▸ **The exercise**
Write the lines below as a JSON list of strings, one string per line, leaving out blank lines and the pictures.

* * *

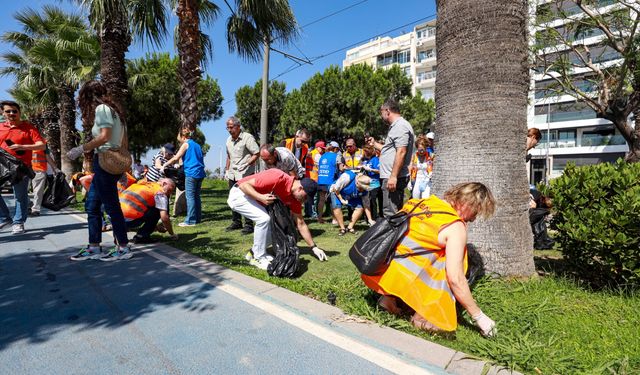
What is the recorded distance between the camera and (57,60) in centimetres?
1351

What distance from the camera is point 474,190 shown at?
7.90 feet

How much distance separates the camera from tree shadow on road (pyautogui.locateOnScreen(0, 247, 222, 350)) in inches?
93.4

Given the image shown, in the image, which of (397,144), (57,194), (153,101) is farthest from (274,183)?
(153,101)

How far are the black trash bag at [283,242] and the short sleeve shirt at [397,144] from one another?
1.36 meters

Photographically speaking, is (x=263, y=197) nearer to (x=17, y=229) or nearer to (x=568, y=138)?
(x=17, y=229)

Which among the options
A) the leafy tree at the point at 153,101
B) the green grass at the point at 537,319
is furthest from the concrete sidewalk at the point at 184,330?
the leafy tree at the point at 153,101

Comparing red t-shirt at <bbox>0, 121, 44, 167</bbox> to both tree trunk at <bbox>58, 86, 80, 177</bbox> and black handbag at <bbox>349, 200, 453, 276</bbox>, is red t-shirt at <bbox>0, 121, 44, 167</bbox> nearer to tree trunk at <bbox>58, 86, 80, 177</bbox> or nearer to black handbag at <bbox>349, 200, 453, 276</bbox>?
black handbag at <bbox>349, 200, 453, 276</bbox>

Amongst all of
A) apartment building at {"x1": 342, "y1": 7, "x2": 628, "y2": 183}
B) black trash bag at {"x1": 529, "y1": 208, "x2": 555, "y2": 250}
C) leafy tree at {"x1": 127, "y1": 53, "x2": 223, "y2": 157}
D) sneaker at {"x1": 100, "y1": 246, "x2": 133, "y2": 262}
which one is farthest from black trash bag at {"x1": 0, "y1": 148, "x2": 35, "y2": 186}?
apartment building at {"x1": 342, "y1": 7, "x2": 628, "y2": 183}

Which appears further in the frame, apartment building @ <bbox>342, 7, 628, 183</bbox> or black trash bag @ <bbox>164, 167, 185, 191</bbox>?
apartment building @ <bbox>342, 7, 628, 183</bbox>

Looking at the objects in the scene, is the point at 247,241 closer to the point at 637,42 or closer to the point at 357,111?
the point at 637,42

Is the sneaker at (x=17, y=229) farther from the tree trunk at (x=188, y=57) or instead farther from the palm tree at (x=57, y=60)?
the palm tree at (x=57, y=60)

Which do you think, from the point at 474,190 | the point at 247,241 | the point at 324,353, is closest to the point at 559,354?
the point at 474,190

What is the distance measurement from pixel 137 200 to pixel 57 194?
2376 mm

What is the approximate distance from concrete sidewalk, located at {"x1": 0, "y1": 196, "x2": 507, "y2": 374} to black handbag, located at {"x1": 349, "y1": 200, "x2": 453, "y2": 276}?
1.31ft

* * *

▸ **The solution**
[
  "What is the recorded distance between the camera and (57,60) in centimetres?",
  "1351",
  "What distance from the camera is point 474,190 shown at?",
  "7.90 feet",
  "How much distance separates the camera from tree shadow on road (pyautogui.locateOnScreen(0, 247, 222, 350)) in inches?",
  "93.4",
  "Given the image shown, in the image, which of (397,144), (57,194), (153,101) is farthest from (274,183)?",
  "(153,101)",
  "How far are the black trash bag at [283,242] and the short sleeve shirt at [397,144] from one another?",
  "1.36 meters",
  "Photographically speaking, is (x=263, y=197) nearer to (x=17, y=229) or nearer to (x=568, y=138)?",
  "(x=17, y=229)",
  "Which among the options",
  "A) the leafy tree at the point at 153,101",
  "B) the green grass at the point at 537,319",
  "is furthest from the concrete sidewalk at the point at 184,330?",
  "the leafy tree at the point at 153,101",
  "Comparing red t-shirt at <bbox>0, 121, 44, 167</bbox> to both tree trunk at <bbox>58, 86, 80, 177</bbox> and black handbag at <bbox>349, 200, 453, 276</bbox>, is red t-shirt at <bbox>0, 121, 44, 167</bbox> nearer to tree trunk at <bbox>58, 86, 80, 177</bbox> or nearer to black handbag at <bbox>349, 200, 453, 276</bbox>?",
  "black handbag at <bbox>349, 200, 453, 276</bbox>",
  "Amongst all of",
  "A) apartment building at {\"x1\": 342, \"y1\": 7, \"x2\": 628, \"y2\": 183}",
  "B) black trash bag at {\"x1\": 529, \"y1\": 208, \"x2\": 555, \"y2\": 250}",
  "C) leafy tree at {\"x1\": 127, \"y1\": 53, \"x2\": 223, \"y2\": 157}",
  "D) sneaker at {\"x1\": 100, \"y1\": 246, \"x2\": 133, \"y2\": 262}",
  "which one is farthest from black trash bag at {\"x1\": 0, \"y1\": 148, \"x2\": 35, \"y2\": 186}?",
  "apartment building at {\"x1\": 342, \"y1\": 7, \"x2\": 628, \"y2\": 183}",
  "Which appears further in the frame, apartment building @ <bbox>342, 7, 628, 183</bbox> or black trash bag @ <bbox>164, 167, 185, 191</bbox>?",
  "apartment building @ <bbox>342, 7, 628, 183</bbox>",
  "Looking at the objects in the scene, is the point at 247,241 closer to the point at 637,42 or closer to the point at 357,111?",
  "the point at 637,42",
  "Is the sneaker at (x=17, y=229) farther from the tree trunk at (x=188, y=57) or instead farther from the palm tree at (x=57, y=60)?",
  "the palm tree at (x=57, y=60)",
  "Which do you think, from the point at 474,190 | the point at 247,241 | the point at 324,353, is closest to the point at 559,354?",
  "the point at 474,190",
  "What is the distance measurement from pixel 137 200 to pixel 57 194?",
  "2376 mm",
  "What is the approximate distance from concrete sidewalk, located at {\"x1\": 0, \"y1\": 196, \"x2\": 507, \"y2\": 374} to black handbag, located at {\"x1\": 349, \"y1\": 200, \"x2\": 453, \"y2\": 276}?",
  "1.31ft"
]